Creative Control is a stylish, unique piece of speculative dystopian filmmaking, set in Brooklyn at some indeterminate time in the near future. A Google Glass clone has become mainstream, and anxiety pills are even more stratospherically popular than now. Writer, director, and star Benjamin Dickinson has a good deal of visual panache, and he’s evidently fueled by copious angst about our cultural moment and where it’s headed. Overall, there is a fair bit more style than substance, which in some ways betrays the whole point of speculative fiction, but it showcases a filmmaking voice worth considering.
Dickinson plays David, a marketing associate who is working on a big ad campaign for a new anxiety relieving pill. Scenes depicting the weird mix of vapidity, confidence, assertiveness, and spinelessness that undergirds marketing meetings ring true, though they pass too quickly. The mechanics of the firm, the product, and really all of the nuts and bolts of this future Brooklyn seem a bit too vague and under-imagined.
The strength of the marketing scenes can in part be attributed to the presence of Gavin McInnes, the exiled cofounder of the holy grail of hipster branding, Vice Media. He plays Scott, one of David’s team members. A veteran of countless real-world marketing meetings on how to monetize hipness, McInnes lends credibility to the marketing scenes, oozing slickness and barely concealed hostility. The comedian-musician Reggie Watts plays himself and brings a vital boost of inspired mania as a creative guru, whose ideas don’t make much sense, but he has a lot of them, and he seems to have such an ownership of contemporary coolness that everyone has no choice but to nod in agreement with his trippy babblings.
David lives with his sweet, somewhat lost yoga instructor girlfriend, Juliette (Nora Zehetner). She is interestingly loopy, given to blaming her work tardiness on the planet Mercury being in retrograde. As David becomes steadily ground down by his job, she appeals to him to snap out of the life of wage slavery and that he’s killing himself with stress and pills. David treats her pleas as little more than half-baked hippy nonsense, loudly and meanly reminding Juliette that her yoga instructor salary won’t pay for their swank top floor apartment.

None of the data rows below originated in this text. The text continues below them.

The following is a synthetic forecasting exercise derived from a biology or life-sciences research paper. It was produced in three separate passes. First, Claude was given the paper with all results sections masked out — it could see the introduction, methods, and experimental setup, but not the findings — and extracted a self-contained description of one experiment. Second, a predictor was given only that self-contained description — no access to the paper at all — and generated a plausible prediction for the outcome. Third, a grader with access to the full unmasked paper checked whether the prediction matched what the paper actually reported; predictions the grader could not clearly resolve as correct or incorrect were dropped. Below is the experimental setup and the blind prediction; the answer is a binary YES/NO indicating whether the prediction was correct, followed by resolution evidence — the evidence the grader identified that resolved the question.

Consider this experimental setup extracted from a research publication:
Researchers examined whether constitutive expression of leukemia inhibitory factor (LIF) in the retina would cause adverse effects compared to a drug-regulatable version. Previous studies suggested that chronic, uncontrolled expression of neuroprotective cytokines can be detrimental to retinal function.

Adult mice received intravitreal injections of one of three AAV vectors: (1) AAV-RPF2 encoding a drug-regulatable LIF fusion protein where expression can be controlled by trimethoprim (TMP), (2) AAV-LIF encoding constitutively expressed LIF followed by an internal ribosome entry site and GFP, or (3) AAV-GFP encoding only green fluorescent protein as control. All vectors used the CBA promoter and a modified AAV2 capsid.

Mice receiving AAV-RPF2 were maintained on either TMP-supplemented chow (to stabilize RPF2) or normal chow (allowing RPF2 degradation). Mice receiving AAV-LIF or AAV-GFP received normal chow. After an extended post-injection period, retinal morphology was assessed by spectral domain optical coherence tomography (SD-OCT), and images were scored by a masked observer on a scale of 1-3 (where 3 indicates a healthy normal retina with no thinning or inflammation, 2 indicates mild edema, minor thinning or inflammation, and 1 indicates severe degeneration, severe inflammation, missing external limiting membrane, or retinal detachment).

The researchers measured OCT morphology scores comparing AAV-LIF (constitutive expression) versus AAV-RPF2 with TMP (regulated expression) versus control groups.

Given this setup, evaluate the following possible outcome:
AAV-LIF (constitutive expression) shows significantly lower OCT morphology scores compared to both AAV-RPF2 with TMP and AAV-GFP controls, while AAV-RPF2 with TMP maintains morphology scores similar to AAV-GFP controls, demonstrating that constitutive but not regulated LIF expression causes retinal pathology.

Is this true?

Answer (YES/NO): YES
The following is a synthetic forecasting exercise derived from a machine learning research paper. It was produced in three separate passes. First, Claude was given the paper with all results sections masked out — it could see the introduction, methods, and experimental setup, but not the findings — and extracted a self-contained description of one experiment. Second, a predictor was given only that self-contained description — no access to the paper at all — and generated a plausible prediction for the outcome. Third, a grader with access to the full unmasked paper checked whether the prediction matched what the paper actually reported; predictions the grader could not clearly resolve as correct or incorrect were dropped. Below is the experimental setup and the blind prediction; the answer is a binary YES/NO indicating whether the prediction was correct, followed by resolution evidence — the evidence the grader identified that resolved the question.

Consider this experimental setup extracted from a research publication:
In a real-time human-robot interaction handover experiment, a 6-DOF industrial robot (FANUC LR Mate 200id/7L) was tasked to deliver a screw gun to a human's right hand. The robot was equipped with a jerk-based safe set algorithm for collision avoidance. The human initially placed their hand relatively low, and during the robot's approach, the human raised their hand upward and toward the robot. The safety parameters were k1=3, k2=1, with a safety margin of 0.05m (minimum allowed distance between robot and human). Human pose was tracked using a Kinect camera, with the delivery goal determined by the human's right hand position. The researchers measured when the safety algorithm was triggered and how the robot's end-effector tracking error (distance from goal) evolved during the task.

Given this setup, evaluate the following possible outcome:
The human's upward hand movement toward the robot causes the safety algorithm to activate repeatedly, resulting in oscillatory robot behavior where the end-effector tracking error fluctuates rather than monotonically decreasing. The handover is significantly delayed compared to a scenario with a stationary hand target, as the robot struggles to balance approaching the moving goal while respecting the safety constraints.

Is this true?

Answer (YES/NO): NO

The movie never goes too long without a sex scene between David, Juliette, their lovers, or the lovers of several of David’s friends, most of whom are shallow peripheral characters whose name you are not quite sure of. The sex, always unsentimental, though often hyperstylized, lowers the stakes somewhat. The consistent, inevitable faux-resolution of all conflicts or incidents in sex scenes makes the movie feel too familiar. David’s banter with his mustachioed colleague Wim (Dan Gill) too often revolves around bro-dude sex talk.

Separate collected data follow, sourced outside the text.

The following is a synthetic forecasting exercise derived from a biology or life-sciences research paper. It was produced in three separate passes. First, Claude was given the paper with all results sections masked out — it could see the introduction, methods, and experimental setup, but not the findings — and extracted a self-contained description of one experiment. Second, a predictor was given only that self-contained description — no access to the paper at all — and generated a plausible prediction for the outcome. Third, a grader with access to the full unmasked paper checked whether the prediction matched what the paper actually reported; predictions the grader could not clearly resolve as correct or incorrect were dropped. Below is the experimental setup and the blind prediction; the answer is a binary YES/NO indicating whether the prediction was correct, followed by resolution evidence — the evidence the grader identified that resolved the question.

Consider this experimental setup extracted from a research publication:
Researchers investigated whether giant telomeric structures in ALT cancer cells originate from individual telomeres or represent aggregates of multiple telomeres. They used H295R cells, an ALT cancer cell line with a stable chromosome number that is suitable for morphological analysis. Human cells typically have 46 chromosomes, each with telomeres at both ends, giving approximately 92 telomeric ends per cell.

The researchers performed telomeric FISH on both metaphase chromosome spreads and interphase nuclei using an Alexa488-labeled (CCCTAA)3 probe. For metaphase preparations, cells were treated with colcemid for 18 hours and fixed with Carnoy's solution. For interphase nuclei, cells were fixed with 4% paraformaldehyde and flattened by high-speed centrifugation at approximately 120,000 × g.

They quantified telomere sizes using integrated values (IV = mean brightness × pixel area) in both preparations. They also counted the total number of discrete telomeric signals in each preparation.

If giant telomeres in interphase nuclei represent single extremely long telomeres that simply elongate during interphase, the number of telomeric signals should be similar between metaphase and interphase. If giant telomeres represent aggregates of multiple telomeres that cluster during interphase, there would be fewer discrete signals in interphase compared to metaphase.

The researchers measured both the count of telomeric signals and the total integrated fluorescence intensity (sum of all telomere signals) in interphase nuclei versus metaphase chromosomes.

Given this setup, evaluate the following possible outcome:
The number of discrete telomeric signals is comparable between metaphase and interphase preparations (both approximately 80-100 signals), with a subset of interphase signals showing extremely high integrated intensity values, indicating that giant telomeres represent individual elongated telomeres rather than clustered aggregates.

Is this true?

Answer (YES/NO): NO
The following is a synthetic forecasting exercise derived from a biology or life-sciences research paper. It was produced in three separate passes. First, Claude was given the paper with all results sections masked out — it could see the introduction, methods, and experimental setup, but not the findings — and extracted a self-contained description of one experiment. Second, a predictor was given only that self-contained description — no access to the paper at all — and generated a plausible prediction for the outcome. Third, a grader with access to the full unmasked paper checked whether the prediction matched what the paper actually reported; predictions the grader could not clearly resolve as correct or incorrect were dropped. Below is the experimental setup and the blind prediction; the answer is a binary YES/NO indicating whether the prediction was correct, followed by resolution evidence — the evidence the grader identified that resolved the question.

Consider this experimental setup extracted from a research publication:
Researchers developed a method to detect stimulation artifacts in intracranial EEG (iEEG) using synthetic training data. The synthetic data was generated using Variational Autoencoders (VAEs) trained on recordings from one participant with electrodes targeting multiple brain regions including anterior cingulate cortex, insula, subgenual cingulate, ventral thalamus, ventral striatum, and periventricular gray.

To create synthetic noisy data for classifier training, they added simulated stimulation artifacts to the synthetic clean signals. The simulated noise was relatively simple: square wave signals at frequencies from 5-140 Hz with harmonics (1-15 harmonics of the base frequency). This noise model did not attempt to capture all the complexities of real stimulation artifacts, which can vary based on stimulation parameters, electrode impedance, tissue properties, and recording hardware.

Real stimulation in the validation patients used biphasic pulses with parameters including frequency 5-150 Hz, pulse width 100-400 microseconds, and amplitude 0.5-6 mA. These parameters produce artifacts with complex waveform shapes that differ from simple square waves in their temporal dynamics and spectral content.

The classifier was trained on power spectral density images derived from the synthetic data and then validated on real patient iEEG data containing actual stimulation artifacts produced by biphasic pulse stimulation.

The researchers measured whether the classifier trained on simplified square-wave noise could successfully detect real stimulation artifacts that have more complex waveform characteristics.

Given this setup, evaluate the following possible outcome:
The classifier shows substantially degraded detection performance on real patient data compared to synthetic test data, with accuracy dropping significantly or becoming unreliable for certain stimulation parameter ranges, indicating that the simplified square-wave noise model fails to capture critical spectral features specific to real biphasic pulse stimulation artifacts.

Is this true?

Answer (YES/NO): NO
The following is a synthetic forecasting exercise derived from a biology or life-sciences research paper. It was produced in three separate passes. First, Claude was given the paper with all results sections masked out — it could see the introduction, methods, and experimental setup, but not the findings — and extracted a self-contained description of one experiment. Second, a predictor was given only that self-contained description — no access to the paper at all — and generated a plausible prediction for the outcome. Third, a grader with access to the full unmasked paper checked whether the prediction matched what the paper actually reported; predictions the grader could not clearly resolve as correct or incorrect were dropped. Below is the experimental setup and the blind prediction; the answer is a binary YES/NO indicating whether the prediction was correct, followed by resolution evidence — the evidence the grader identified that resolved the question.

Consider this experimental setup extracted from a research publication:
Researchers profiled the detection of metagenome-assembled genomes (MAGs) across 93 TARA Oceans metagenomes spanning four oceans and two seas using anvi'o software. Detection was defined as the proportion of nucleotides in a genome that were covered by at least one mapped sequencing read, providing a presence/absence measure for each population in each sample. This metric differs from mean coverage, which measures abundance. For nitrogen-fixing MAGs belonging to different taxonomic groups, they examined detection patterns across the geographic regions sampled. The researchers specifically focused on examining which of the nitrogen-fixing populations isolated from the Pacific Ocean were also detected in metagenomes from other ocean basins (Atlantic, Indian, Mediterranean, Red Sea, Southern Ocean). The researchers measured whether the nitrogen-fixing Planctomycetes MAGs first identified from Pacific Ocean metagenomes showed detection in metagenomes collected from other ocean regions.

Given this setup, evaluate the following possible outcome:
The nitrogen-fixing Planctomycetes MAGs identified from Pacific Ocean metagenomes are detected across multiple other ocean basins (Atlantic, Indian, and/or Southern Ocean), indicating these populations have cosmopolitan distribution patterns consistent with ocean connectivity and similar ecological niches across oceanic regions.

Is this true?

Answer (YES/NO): YES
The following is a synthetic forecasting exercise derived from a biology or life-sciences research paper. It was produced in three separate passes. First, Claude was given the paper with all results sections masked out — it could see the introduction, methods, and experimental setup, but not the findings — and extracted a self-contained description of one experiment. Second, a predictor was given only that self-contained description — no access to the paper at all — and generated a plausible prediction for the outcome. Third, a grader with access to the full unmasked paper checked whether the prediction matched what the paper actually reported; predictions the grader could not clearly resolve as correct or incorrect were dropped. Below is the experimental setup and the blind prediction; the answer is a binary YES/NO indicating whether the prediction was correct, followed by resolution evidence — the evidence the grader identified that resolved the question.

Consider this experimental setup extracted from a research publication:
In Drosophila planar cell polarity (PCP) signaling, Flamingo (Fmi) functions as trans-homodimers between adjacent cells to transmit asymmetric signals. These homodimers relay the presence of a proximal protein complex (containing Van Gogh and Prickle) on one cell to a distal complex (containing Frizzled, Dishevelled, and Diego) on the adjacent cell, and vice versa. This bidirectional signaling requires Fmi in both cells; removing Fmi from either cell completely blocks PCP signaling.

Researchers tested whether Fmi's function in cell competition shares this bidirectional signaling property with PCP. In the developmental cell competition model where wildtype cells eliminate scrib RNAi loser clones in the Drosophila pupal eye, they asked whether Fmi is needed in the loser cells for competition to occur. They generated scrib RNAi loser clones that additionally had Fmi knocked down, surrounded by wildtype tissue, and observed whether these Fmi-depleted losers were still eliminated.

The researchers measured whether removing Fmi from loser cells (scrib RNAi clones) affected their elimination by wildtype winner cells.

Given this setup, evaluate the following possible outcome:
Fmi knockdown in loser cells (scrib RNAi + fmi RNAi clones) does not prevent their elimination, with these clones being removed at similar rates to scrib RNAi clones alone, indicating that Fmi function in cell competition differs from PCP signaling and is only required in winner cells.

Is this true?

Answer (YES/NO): NO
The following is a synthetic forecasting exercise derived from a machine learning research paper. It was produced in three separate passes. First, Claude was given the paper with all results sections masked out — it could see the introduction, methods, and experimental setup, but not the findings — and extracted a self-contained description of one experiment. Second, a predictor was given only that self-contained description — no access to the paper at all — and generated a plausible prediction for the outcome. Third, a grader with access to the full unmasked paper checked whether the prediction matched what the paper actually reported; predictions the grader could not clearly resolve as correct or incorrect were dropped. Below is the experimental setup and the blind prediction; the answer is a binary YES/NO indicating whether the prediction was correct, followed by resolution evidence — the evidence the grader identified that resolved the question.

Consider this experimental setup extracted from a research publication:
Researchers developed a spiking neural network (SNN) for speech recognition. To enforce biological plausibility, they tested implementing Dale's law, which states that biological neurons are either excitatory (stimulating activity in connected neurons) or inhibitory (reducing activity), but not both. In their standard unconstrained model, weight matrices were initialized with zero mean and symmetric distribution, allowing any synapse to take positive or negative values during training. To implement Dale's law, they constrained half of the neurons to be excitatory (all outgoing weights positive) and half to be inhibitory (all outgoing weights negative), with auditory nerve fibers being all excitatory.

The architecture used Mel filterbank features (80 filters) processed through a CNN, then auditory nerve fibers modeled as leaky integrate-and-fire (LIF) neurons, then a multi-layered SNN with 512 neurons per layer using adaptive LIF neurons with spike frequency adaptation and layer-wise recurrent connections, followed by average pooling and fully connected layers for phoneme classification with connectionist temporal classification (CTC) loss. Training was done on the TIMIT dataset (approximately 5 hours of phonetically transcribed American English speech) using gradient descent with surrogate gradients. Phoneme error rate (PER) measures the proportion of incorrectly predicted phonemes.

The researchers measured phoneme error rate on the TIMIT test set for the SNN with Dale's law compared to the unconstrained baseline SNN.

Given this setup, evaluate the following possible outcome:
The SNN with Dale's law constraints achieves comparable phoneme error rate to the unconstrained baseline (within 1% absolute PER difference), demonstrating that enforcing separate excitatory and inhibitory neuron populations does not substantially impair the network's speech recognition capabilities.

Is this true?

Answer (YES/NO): NO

Dickinson’s camera lazily follows his hipster characters around Williamsburg, from the Wythe Hotel to yoga studios to handball courts. The camera seems terminally disinterested in any of the action or dialogue, drifting along and conveying the same lack of focus or meaning that oozes from the characters, and from the story itself. We don’t learn much about what this future world is like, other than a familiar ennui and an overreliance on sex to solve existential issues. The main technological innovation seems to be a totally transparent smartphone and the aforementioned Google Glass facsimile. The main piece of technology on display is constant texting, which is, of course, already standard practice now.
It’s hard to shake the feeling that the primary message the filmmakers wanted to convey is how slick they are. Here’s a slow motion scene of David and Wim driving down the streets midday sharing a blunt, set to classical music, and a long, wordless scene of Wim dutifully and detachedly having doggy-style intercourse with his girlfriend while playing on his phone and still giving it to her good. A long rave scene in a nightclub following David’s and Wim’s drug-fueled prurience is basically a music video.

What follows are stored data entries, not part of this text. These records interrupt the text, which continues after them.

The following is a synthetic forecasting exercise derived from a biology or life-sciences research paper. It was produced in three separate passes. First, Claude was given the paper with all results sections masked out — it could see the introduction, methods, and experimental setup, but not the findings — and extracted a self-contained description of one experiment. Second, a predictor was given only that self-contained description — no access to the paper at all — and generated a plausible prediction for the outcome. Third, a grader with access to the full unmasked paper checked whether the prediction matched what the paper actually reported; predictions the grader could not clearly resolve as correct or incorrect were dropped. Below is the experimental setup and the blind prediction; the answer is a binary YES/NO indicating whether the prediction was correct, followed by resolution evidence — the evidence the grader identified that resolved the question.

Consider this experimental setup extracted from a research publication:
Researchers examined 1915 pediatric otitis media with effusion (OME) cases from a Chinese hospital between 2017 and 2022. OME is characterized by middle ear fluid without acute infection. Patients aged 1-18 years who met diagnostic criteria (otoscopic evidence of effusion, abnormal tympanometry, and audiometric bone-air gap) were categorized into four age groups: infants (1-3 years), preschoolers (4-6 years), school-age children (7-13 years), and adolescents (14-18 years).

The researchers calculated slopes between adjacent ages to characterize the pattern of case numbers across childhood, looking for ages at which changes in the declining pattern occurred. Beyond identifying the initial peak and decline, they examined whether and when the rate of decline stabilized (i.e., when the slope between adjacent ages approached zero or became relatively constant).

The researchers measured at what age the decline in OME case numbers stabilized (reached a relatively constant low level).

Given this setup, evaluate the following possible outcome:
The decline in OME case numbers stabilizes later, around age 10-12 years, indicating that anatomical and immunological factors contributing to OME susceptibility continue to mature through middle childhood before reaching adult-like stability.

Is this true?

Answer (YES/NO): NO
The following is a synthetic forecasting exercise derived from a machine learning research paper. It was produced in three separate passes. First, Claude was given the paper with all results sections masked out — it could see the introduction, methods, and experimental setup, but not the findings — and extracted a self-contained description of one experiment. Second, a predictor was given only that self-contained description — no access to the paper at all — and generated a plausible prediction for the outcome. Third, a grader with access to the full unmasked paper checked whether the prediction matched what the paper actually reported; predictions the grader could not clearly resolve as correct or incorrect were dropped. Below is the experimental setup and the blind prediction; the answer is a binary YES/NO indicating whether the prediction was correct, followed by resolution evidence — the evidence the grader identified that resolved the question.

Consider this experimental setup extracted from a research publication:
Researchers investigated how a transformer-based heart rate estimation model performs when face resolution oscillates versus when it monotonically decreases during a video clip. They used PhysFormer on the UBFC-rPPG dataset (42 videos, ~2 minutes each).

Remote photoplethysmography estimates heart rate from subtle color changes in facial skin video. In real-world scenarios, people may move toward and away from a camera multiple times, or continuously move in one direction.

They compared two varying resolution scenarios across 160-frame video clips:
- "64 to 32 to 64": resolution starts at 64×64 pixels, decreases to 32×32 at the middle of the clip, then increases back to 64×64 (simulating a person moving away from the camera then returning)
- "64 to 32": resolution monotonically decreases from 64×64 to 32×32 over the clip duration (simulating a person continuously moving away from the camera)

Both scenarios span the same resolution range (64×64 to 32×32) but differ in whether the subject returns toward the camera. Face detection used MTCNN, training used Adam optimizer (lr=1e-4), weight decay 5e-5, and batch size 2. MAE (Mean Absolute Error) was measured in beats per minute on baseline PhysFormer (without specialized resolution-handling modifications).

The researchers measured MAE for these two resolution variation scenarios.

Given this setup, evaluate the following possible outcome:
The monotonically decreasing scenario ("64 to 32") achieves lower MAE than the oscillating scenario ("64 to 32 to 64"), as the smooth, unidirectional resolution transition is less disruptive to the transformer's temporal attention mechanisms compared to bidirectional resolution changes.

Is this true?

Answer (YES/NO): NO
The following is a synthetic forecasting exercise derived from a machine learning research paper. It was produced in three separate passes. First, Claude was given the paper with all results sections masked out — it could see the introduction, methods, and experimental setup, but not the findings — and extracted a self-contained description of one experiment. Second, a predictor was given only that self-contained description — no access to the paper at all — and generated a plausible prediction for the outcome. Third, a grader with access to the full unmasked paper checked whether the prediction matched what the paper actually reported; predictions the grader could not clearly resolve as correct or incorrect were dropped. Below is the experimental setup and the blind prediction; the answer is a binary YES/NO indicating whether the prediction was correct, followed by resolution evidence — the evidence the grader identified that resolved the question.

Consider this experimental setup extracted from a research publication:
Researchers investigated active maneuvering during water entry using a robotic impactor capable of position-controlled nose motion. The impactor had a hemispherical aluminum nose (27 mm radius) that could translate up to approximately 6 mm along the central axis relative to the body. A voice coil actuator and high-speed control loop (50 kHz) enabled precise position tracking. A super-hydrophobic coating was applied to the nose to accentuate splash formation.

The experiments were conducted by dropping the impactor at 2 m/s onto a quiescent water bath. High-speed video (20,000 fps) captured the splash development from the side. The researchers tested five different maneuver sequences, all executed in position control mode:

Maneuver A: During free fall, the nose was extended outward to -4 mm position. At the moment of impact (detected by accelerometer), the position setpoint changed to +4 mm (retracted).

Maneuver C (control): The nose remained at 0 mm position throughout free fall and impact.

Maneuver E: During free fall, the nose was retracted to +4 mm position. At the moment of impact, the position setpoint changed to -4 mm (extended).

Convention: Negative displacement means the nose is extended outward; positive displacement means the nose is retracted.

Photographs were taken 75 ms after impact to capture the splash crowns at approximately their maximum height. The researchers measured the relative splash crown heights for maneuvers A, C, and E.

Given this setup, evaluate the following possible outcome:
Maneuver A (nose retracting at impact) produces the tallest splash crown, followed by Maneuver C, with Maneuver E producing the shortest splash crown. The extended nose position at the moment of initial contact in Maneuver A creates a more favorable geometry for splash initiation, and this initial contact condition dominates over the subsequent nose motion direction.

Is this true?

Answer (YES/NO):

Beneath the self-serving coolness lies something of a capitalist critique, or at least a critique of our runaway train of techno-utopian consumerism fueled by medications. But the ideas and details of this dystopia are not examined enough to create any kind of critical attitude. In his roles as writer, director, and star, Dickinson brings to mind the director Shane Carruth, and they even look a lot alike. Both make offbeat, quasi-visionary films that could never be mistaken for anything but theirs. But Carruth, in Primer and especially Upstream Color, suffers from stuffing too many ideas, many of them quite rigorous and formidable, into his films, creating a chaotic disorientation that is a very tough taste to acquire. Dickinson, on the other hand, gives us something that seemingly has the trappings of a visionary film but without having enough to say to offer an actual vision. Despite its shortcomings, his film is still worth checking out for those looking for something different.